The trip’s 15 day pace allows for exploring these archaeological sites, and they will create more questions than they answer. Although time and culture separate us, the people who swept through this valley on horseback centuries ago didn’t have the luxury of marveling at the mountain views blocking the valley ahead. They were more focused on staying alive in a frozen world. The question they likely asked—how were they going to surmount Tavn Bogd’s looming peaks ahead?

Be thankful you’re less threatened. Use your camera to capture the light emanating off these stone gods and filtering through the Five Saints ahead.

Water World

This trip is as much about mountains as it is about water. The mountains and glaciers produce copious amounts of it creating three large lakes, several large rivers, too many creeks to count and several major waterfalls spilling out of the high country. On the trek into the park you will camp along these huge lakes and cross the gushing rivers several times. Like the Mongols who came before you, this trip is best navigated on a Mongolian horse or on your own two feet, which keeps you crossing the rivers, soggy alpine meadows and the last great reed beds in Central Asia.

Of the world’s ten largest river basins, two have their headwaters here.

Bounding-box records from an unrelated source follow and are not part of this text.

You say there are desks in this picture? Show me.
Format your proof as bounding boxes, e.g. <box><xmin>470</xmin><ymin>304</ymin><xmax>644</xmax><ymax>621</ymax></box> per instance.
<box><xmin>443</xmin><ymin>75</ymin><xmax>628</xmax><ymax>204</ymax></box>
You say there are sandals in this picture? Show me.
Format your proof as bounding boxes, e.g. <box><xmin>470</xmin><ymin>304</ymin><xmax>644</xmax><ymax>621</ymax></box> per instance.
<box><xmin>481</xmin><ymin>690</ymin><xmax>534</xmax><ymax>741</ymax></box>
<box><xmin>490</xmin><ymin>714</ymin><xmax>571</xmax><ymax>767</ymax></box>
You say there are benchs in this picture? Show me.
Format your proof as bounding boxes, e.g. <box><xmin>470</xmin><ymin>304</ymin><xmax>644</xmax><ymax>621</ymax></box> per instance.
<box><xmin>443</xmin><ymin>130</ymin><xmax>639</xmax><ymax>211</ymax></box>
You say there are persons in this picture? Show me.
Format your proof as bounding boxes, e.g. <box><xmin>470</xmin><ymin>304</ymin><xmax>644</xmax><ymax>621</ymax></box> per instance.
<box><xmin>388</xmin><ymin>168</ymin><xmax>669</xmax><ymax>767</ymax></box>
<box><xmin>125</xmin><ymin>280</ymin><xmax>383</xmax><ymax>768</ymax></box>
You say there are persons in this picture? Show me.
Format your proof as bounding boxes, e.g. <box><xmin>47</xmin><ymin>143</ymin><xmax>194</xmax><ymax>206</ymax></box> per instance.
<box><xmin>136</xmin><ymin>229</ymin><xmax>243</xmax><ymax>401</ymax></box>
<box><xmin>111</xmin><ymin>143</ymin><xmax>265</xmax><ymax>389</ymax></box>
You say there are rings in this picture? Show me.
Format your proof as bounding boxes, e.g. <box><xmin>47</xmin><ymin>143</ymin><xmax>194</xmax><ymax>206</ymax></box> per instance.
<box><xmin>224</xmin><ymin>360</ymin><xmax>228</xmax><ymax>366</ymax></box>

There are few places on earth that have this much water, this much mountain and as many archaeological sites as the Altai Mountains of Western Mongolia.

Different approach for Tusker

This is the only Tusker trip where you are offered the choice of hiking or riding a horse. Unlike Tusker trips to Kilimanjaro and Nepal it is not a long trek at high altitude to reach an iconic peak or destination. Instead it’s a cross country trip through river valleys, the homelands of nomadic Kazakh and Tuvan herders who have been largely untouched by 21st century technology. The highest point you will reach is a 10,350 foot mountain pass above the Sheveed Uul Gorge.

Tusker was the first to offer this trip in 2007, and it remains one of the most unique adventure travel trips in the world. Outside Magazine named it one of their top ten trips of the year in 2011 with good reason. It is a Tusker hallmark as other firms are put off by the difficult logistics—there are no airports or paved roads into the park. Hotels, restaurants, marked hiking trails, a visitor center inside the park don’t exist and are not in the planning stages. This is among the most remote, unspoiled places left in the world and we hope it stays that way.

The Five Saints tower above it and have done so for centuries allowing only the most intrepid to pass. They are the gate keepers and have guarded their sanctuary well.